Develop alternative To-Be Leadership Profiles. With this input and the completed BOL Grids, the three teams are then charged with creating from two to four Leadership Canvases for a given leadership level with each depicting a leadership profile that they believe would be far better able to drive a large increase in organisation performance and unlock new leadership space. By demanding two to four Leadership Canvases per level, team members are forced to think deeply about leadership and are able to present alternate variations of Leadership Profiles that respond to dominant points made by buyers and users of leadership in the company. The teams usually take two to three weeks of drawing and redrawing their leadership canvases.  Again for small organisations, they may only have one level of leadership and hence may only need to develop alternative leadership profiles for that level.

Blue ocean leadership, in contrast, is action-based just as strategy is. It focuses on what acts and activities leaders need to do to provide a leap in motivation and business results driven by people, not on who they need to be. It’s the difference between being asked to be motivating versus being asked to provide those you lead with real-time feedback and best practice lessons that internally motivate and guide those you lead to up their game while feeling valued. The summation of these acts and activities is the leadership equivalent of a company’s strategic profile only here the aim is the development of a compelling leadership profile grounded in actions that are easy to observe, measure, and are directly linked to performance. This difference in emphasis has an important consequence for the time and resources needed to bring about a change for high performance. It is markedly easier to change a person’s acts and activities, than their values, qualities, or behaviours. Of course, changing a leader’s activities is not a complete solution, and having the right values, behaviours, and qualities is important. But changing acts and activities is something that any individual can do, given the right feedback and guidance.

Move on to step three.  After the alternative To-Be Leadership Canvases are developed, organisations are ready to move on to step three of the process. Here the teams present their Leadership Canvases at what we call the ‘Leadership Fair.’ Besides senior management, attendees to the fair include a representative slice of board members, along with middle and frontline leaders as well. The fair starts with the overall team describing the process they went through and the As-Is Leadership Canvases that became apparent for the three levels in the first step of the process. In these three simple pictures, the team establishes why change is necessary, confirms that people’s comments at all levels were listened to and registered and hence they were valued, and sets the context against which the To-Be Leadership Profiles can be understood and appreciated.  While, as in the case of BRG explained in the previous post, the As-Is Leadership Canvases often present a sobering reality, because the As-Is Leadership Profiles reflect the dominant acts and activities of all leaders at a level, not of particular leaders, not only does defensiveness go down as openness goes up, but a kind of we’re all in this together spirit of collective responsibility for change is born.

- **Exercise**
In the passage on blue ocean leadership, how long do the teams usually spend drawing and redrawing their leadership canvases?

Source data:
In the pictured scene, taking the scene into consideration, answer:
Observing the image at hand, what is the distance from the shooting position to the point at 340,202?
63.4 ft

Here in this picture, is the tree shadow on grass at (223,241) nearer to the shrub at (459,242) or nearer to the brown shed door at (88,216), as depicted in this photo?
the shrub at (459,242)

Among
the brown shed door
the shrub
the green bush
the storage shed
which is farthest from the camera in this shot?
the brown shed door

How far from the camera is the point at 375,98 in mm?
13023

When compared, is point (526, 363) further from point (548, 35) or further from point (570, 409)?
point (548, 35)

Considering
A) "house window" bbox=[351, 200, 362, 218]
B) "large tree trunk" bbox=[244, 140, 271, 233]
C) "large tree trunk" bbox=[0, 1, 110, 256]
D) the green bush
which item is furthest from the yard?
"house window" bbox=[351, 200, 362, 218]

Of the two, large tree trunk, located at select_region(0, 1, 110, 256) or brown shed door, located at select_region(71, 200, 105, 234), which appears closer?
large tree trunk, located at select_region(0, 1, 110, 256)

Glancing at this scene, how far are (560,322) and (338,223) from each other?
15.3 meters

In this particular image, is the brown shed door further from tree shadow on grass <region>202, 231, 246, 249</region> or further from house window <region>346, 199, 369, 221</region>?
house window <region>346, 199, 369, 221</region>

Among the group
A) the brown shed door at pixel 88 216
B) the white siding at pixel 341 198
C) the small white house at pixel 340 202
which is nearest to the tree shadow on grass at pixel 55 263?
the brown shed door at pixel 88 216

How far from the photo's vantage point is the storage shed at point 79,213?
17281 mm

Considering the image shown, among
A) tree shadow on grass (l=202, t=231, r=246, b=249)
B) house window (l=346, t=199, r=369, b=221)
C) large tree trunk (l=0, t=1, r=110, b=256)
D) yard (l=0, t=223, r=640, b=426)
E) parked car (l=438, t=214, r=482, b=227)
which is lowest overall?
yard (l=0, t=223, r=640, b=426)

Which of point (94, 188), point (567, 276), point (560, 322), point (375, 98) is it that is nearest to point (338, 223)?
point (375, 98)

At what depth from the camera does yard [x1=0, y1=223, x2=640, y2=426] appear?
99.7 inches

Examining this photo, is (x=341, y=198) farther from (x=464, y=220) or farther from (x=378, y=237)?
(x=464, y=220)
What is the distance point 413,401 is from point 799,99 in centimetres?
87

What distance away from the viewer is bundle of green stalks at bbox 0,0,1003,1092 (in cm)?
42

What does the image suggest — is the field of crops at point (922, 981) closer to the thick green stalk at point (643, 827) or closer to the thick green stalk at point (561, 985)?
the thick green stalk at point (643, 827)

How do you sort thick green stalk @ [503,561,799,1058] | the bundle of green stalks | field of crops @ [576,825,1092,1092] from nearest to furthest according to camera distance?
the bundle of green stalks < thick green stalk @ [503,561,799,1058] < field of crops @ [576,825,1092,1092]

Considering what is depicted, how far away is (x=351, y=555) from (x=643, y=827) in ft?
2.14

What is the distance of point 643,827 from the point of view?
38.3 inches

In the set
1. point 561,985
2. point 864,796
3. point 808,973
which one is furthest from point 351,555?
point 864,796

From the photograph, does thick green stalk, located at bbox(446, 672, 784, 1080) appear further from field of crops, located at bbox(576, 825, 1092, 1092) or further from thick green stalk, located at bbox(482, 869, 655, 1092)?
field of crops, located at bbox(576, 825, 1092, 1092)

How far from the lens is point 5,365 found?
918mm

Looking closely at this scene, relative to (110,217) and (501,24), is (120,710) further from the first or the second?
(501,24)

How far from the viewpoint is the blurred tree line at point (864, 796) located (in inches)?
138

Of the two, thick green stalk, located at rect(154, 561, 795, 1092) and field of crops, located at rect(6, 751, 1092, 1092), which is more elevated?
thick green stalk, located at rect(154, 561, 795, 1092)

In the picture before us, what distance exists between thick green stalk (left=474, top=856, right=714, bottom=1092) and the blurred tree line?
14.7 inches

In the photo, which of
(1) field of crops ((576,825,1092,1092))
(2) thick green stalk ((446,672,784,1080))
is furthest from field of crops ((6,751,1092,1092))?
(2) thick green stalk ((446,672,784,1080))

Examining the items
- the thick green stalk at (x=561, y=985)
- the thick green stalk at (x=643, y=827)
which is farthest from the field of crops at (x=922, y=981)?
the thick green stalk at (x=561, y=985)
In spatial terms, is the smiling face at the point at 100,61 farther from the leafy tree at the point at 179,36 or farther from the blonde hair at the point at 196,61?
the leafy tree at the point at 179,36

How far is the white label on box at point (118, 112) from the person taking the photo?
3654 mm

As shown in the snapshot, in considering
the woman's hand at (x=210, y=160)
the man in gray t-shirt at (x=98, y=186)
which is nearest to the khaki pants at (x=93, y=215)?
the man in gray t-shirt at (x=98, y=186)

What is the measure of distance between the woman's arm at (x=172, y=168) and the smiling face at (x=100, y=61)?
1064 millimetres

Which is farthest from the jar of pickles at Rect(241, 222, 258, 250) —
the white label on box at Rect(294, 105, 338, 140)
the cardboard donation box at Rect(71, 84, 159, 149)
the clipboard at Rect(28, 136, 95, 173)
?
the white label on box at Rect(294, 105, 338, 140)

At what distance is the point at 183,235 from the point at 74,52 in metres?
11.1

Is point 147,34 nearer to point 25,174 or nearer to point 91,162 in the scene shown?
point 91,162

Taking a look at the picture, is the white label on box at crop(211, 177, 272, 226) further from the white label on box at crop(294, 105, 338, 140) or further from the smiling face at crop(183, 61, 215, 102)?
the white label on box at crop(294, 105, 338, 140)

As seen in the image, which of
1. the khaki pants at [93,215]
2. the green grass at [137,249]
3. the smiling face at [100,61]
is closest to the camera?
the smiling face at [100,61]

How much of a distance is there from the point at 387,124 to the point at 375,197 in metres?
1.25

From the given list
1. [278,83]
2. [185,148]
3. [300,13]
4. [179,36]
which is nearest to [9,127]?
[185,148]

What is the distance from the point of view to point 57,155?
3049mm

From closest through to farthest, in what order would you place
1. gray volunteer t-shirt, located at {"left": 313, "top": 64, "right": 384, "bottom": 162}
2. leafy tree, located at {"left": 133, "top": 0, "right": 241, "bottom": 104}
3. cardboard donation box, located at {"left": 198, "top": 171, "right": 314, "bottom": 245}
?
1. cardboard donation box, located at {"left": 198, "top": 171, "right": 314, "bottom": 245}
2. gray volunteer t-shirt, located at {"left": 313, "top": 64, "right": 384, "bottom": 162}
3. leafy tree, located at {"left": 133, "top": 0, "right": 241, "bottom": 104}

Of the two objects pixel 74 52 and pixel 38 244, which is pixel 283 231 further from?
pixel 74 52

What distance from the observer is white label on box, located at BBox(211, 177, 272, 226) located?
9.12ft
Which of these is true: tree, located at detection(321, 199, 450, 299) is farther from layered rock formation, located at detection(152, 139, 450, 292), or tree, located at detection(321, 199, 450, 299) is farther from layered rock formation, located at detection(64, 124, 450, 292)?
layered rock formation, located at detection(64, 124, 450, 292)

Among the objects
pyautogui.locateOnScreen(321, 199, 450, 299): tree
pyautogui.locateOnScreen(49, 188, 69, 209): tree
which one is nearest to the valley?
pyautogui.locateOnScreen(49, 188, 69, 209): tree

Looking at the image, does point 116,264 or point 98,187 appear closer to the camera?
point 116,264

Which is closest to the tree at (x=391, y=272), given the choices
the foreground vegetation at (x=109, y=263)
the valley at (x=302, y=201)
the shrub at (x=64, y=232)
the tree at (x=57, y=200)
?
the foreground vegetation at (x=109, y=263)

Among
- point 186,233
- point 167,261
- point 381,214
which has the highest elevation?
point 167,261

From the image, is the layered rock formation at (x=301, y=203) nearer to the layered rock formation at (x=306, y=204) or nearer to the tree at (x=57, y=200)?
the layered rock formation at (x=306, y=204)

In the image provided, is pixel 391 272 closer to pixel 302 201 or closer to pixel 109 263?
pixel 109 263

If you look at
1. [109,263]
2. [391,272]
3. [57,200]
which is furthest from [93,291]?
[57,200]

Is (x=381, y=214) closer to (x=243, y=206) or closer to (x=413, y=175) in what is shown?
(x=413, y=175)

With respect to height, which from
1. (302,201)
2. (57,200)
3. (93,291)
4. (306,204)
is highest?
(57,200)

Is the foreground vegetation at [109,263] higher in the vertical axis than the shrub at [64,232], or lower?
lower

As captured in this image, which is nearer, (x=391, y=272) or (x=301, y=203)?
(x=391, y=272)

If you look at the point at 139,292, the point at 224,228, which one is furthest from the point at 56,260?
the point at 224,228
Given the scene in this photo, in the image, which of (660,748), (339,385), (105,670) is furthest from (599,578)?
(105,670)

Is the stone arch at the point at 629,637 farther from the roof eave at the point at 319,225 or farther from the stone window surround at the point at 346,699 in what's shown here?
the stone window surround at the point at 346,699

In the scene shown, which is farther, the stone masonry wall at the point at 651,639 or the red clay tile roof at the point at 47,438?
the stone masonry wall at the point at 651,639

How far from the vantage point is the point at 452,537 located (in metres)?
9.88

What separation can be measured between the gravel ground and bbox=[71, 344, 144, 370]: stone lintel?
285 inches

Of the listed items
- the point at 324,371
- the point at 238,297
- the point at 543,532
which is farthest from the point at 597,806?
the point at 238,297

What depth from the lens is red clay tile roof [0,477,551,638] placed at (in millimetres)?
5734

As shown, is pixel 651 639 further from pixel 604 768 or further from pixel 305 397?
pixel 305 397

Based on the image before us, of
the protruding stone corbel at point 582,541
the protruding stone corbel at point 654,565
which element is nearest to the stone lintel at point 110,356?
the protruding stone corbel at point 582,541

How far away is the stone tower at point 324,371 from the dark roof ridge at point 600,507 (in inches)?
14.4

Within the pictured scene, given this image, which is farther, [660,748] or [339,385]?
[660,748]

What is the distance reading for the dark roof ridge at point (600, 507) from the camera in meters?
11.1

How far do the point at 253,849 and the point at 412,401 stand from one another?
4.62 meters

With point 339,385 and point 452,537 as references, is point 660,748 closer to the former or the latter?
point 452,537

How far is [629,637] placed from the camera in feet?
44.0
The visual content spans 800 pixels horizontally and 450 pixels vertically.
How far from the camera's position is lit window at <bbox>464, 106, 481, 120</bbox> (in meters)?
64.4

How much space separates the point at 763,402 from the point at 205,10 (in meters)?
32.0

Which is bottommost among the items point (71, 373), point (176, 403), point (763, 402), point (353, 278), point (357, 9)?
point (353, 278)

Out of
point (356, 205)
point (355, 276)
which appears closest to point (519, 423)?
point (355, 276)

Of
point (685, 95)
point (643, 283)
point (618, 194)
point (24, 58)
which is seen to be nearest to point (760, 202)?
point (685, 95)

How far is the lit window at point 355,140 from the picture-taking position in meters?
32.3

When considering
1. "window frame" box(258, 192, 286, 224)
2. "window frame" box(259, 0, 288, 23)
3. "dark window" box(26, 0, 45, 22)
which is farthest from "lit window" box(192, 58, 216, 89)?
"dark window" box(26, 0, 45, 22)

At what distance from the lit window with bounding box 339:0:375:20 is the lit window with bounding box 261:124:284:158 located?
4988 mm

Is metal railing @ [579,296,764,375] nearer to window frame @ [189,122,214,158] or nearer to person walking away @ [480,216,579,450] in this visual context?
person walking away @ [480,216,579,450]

- **Full answer**
Two to three weeks.